On a more macroscopic level, we found that the regions which provided the most parsimonious solution for explaining group differences in the T1w/T2w ratio were mostly located in association regions of the brain which is consistent with Wei and colleagues who also reported an increase in the ratio in association cortices [20]. Cortical myelin increases substantially in the first decade of life, with a second prominent wave of myelination around 18–20 years of age [59]. This second wave is a uniquely human feature, and predominantly driven by late myelination of association cortices [15]. Here, myelin functions as a structural plasticity brake to ensure the stability of newly formed connections [60] resulting in the closure of this second “critical developmental period” [34]. It is tempting to speculate that dysfunctional myelination during this second wave, which coincides with the typical age of onset in schizophrenia, could constitute the ‘second hit’ in the development of psychosis spectrum disorders.

Strengths and limitations

One of the critical strengths is that we examined myelin content in vivo in a large group of antipsychotic medication-naïve, first-episode psychosis patients, which is a notoriously difficult to recruit population, but offers a unique perspective of the underlying pathophysiology by mitigating the confounds of antipsychotic medication effects and illness chronicity.
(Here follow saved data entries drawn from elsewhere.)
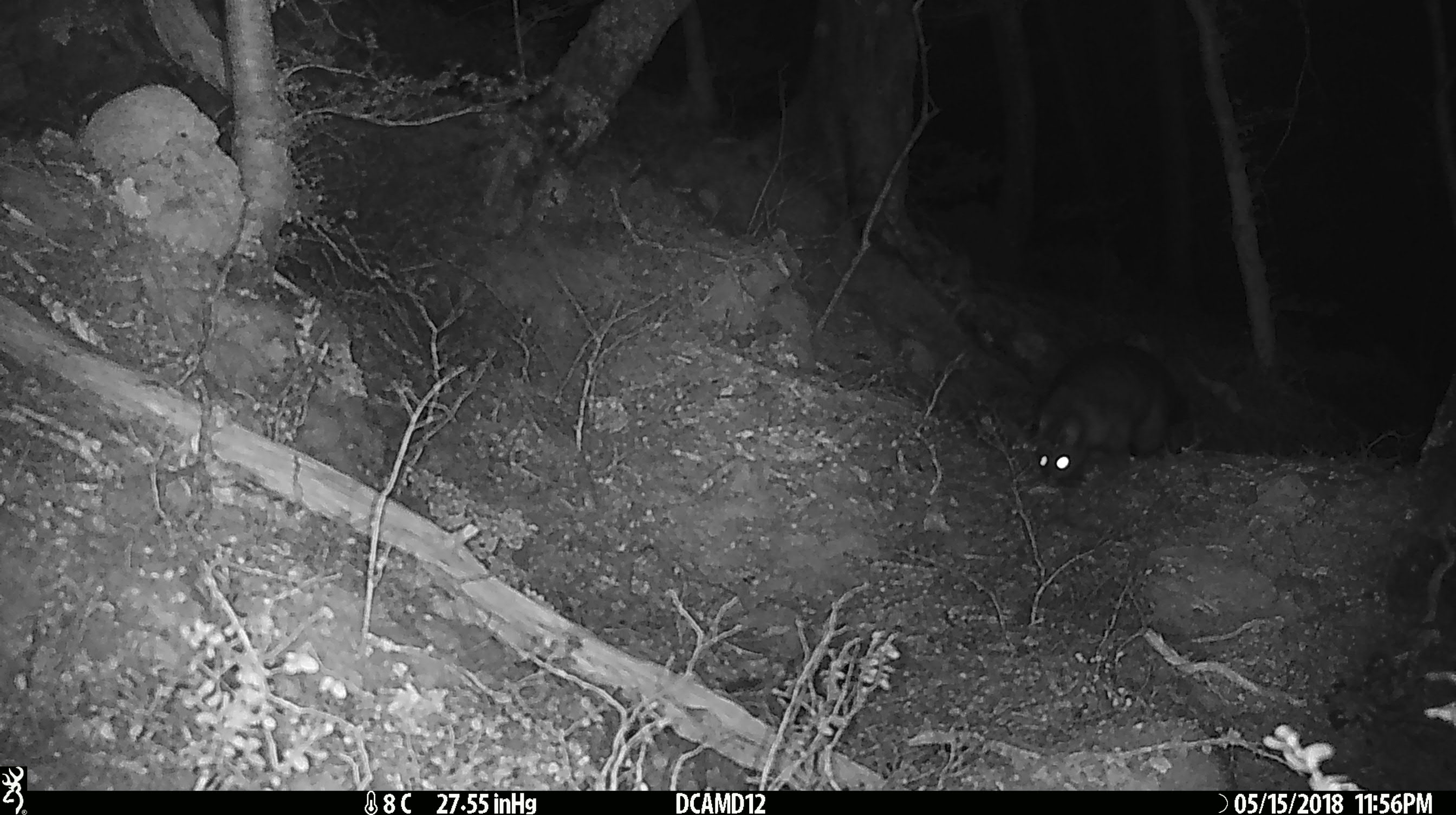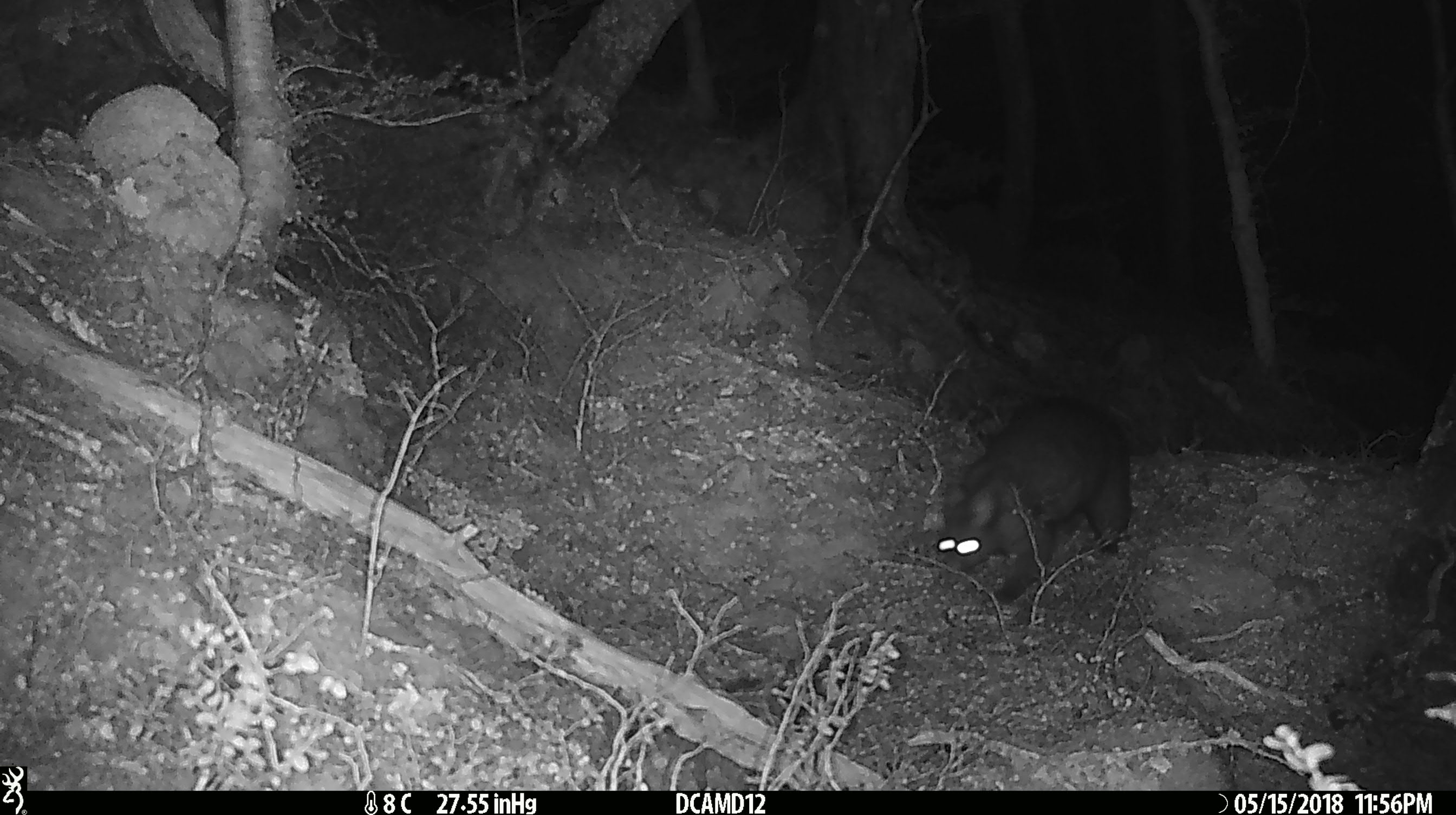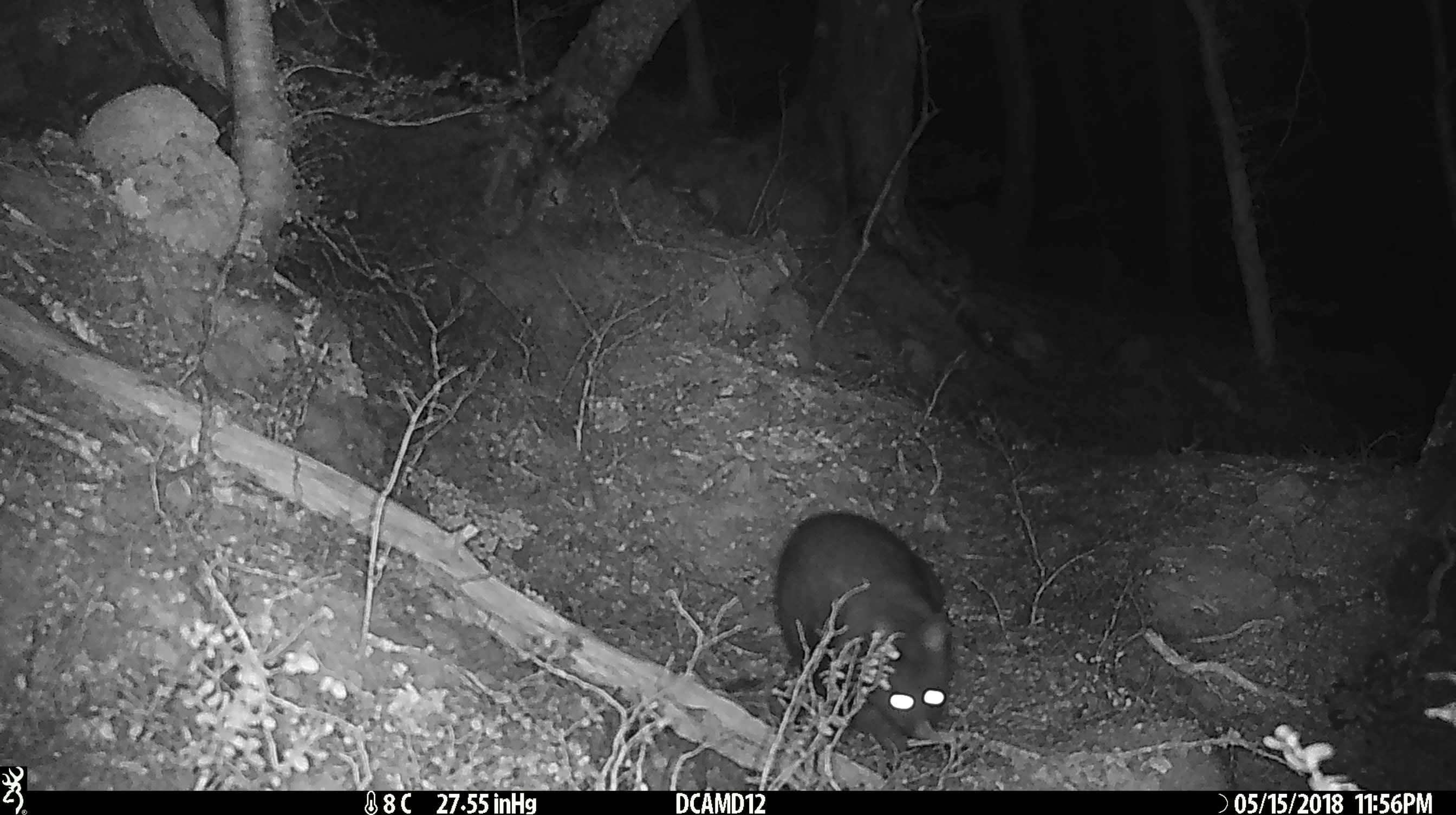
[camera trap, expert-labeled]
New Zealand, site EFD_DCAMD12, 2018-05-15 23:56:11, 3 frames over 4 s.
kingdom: Animalia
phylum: Chordata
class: Mammalia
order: Diprotodontia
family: Phalangeridae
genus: Trichosurus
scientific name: Trichosurus vulpecula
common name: common brushtail possum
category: possum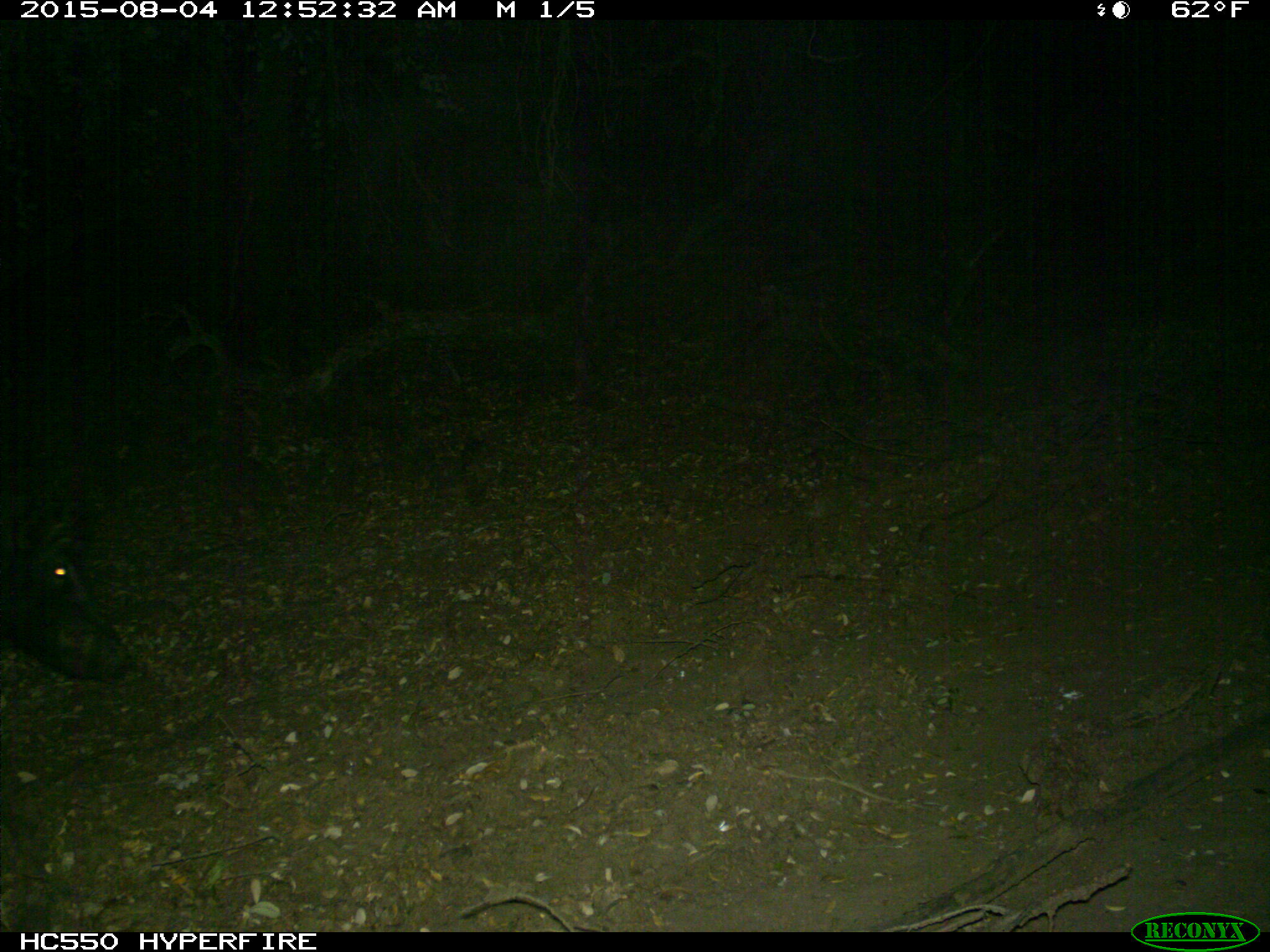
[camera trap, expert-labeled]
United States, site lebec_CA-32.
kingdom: Animalia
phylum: Chordata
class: Mammalia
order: Artiodactyla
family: Suidae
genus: Sus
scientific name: Sus scrofa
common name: wild boar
It is important that some limitations should also be acknowledged. We chose to quantify myelin using the T1w/T2w ratio to investigate cortical myelin, which is one of the most common myelin mapping methods. It has been suggested that iron could confound the specificity of the T1w/T2w ratio [61], but iron has been shown to be colocalized with myelin [62]. While this is a known limitation, other myelin mapping methods have similar weaknesses. For example, the magnetization transfer ratio (MTR) is sensitive to all macromolecular pools, and therefore not specific to myelin only [63]. We also chose not to do bias field corrections, as it has been shown that it removes both artifactual and genuine cross-participant differences in the T1w/T2w ratio [39]. We instead used on-scanner corrections where a fixed sharply varying receive field from the head coil is removed from the images by the scanner (Siemens PreScan Normalize), which is recommended as a strategy to mitigate bias [39]. Lastly, here we chose to perform a canonical correlation analysis. While the ideal approach may have been to perform a k-fold model with an independent test dataset to maximize independence/reduce overlap between the training sets and potential variability of the fitted model, the sample size of the present study is not sufficient for this approach.

Conclusion

To conclude, we report an increase in the cortical T1w/T2w ratio in association cortices, where myelination takes place largely between the ages of 13–20, around the same time psychosis spectrum disorders first manifest clinically. We suggest that faulty myelin compaction during this critical developmental period could contribute to PV+ interneuron pathology and cortical microcircuit disruptions resulting in the clinical phenotype. If future studies provide additional empirical support for this, novel treatment strategies targeting cortical myelin could have potential to mitigate circuit dysfunction in the illness.